We have previously introduced FawltyDeps, a tool to help Python projects avoid the dreaded, and seemingly unavoidable state, where dependencies declared in the configuration do not match those actually imported in the code¹. FawltyDeps is the perfect addition to your CI, your pre-commit hooks, or your dependency management arsenal.

Curious to know how FawltyDeps works its magic? In this sequel we’ll delve into an essential component of FawltyDeps: how it matches imports and dependencies behind the scenes, and why it is important to get this matching right.

We’ve been busy working on an improved mapping strategy that combines versatility with simplicity, and we have come a long way from the quite limited version we presented in our first announcement. By the end of this post, you’ll have a solid understanding of FawltyDeps’ brand new mapping options and how to tailor them to your project’s unique context and needs.

Matching imports and dependencies

Simply put, FawltyDeps extracts imports from your code, and dependencies declared in your project configuration, and matches them against each other:

the imports that are not present in your declared dependencies are reported as undeclared dependencies
the declared dependencies that are not imported in your code are reported as unused dependencies.

extracting matching imports deps — Figure 1. An illustration of extracting imports and dependencies in a Python project and matching them to each other.

When matching imports and dependencies, we first assume that a dependency (specifically: the package it references) and an import have the same name.

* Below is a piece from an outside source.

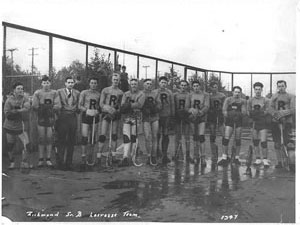 Richmond lacrosse Team, 1947, City of Richmond Archives, 1977 7 9 / Équipe de la crosse de Richmond, archives de la ville de Richmond, 1977 7 9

This approximation works well for many Python packages. numpy is a good example: in your code, you write import numpy, and to install it you run pip install numpy, or you list numpy in your requirements.txt (or wherever you list your project dependencies).

Problem solved! So why are we even writing this post?

It turns out that, as always, things are not that simple™. Many packages provide import names that are different from the package name. For example:

You depend on the pyyaml package, but you import yaml (as seen in Figure 1).
You depend on the scikit-learn package, but you import sklearn.
You depend on the setuptools package, but you import either pkg_resources or some other import, as setuptools exposes multiple imports.

Clearly our first approximation (hereafter referred to as the identity mapping) is not good enough. To solve this, we need a smarter mapping: a way to figure out which packages correspond to which imports. In practice, there are a few different ways to acquire these mappings, each having its advantages and limitations. Our main goal here is to lay out the mappings we support in FawltyDeps, and explain how they can be used individually or together to resolve packages into their respective imports.

Mapping from already-installed packages

Arguably, the only correct way for FawltyDeps to match packages to imports is to actually ask each package what imports it provides. FawltyDeps can do this³, but it first needs to find where the packages are installed, and that turns out to be more complicated than one might think.

In the first versions of FawltyDeps, we had not yet properly drilled into this issue. Instead, we only looked at the Python environment in which FawltyDeps itself was already running, and we simply assumed that your project dependencies should be installed into the same environment ⁴. If a dependency of your project was not found in this environment, we would fall back to the identity mapping.

This meant simply pushing the problem onto the user, however, and making FawltyDeps harder to use. What we wanted instead was for FawltyDeps to resolve the dependencies wherever they may be installed. This is where things can get very complicated: In general, there is a bewildering variety of ways to install dependencies in the Python world.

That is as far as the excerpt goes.